# Record list:
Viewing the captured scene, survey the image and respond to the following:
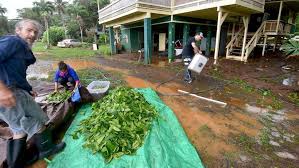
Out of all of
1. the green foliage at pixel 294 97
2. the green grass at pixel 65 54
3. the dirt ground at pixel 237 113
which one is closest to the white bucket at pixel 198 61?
the dirt ground at pixel 237 113

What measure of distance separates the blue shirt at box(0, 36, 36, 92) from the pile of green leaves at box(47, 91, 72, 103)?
67.9 inches

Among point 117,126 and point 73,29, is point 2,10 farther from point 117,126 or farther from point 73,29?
point 117,126

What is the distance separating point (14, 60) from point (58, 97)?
7.14ft

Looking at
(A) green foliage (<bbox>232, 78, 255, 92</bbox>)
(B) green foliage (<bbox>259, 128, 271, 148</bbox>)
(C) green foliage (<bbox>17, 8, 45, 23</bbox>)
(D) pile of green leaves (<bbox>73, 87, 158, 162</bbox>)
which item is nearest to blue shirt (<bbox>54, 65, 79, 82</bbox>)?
(D) pile of green leaves (<bbox>73, 87, 158, 162</bbox>)

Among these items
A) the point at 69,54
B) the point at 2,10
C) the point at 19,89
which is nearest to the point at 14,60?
the point at 19,89

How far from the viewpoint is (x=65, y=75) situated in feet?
14.3

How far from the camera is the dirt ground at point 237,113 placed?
281 cm

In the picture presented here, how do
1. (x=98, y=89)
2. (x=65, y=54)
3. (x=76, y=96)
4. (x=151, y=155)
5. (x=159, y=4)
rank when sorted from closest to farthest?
(x=151, y=155) → (x=76, y=96) → (x=98, y=89) → (x=159, y=4) → (x=65, y=54)

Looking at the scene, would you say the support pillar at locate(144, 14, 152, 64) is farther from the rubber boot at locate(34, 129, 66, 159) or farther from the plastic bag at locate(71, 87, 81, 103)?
the rubber boot at locate(34, 129, 66, 159)

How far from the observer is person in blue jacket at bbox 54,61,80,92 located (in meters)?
4.11

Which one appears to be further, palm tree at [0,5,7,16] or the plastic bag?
palm tree at [0,5,7,16]

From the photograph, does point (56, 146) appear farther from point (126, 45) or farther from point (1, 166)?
point (126, 45)

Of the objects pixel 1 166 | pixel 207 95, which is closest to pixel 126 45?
pixel 207 95

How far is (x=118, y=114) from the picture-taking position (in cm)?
302
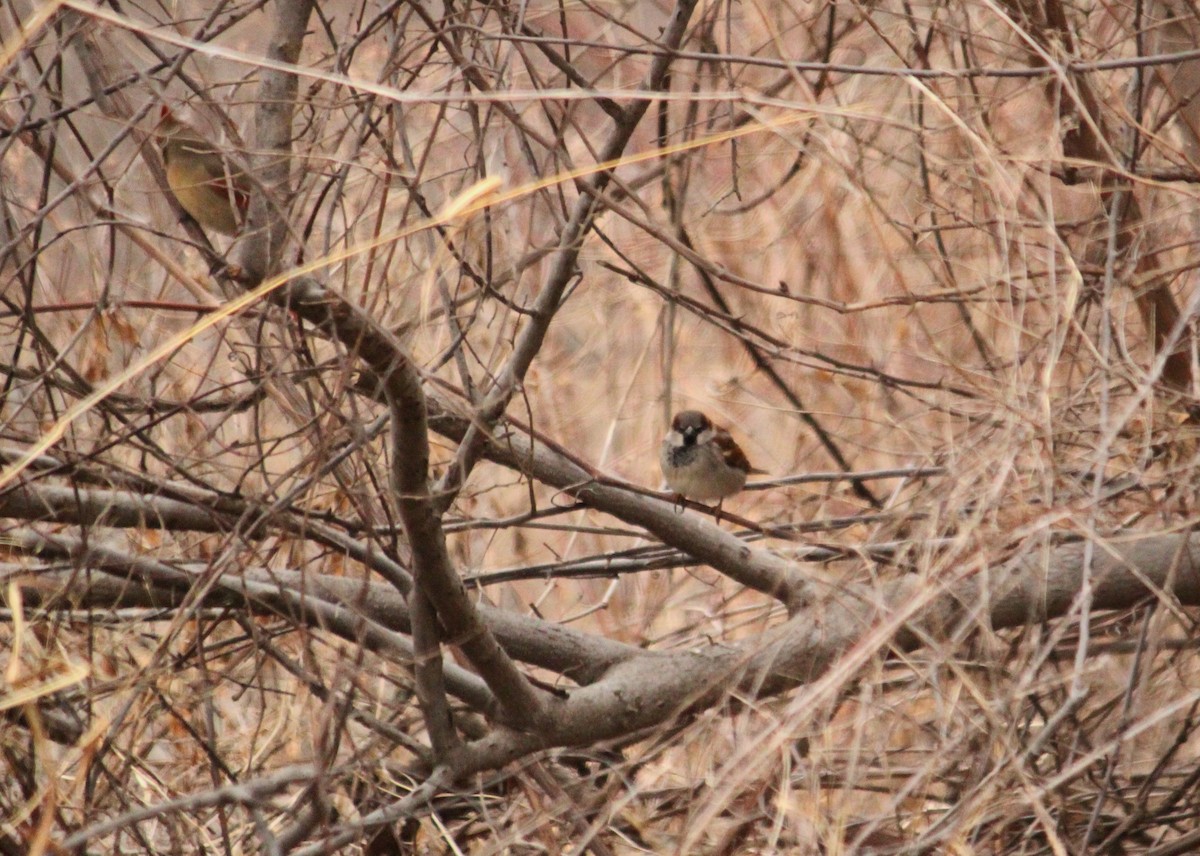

# What is asked:
Select every line of the data above that contains the word "tree" and copy each one out.

# Answer:
Which one appears to be further, palm tree at [0,5,7,16] or the plastic bag?
palm tree at [0,5,7,16]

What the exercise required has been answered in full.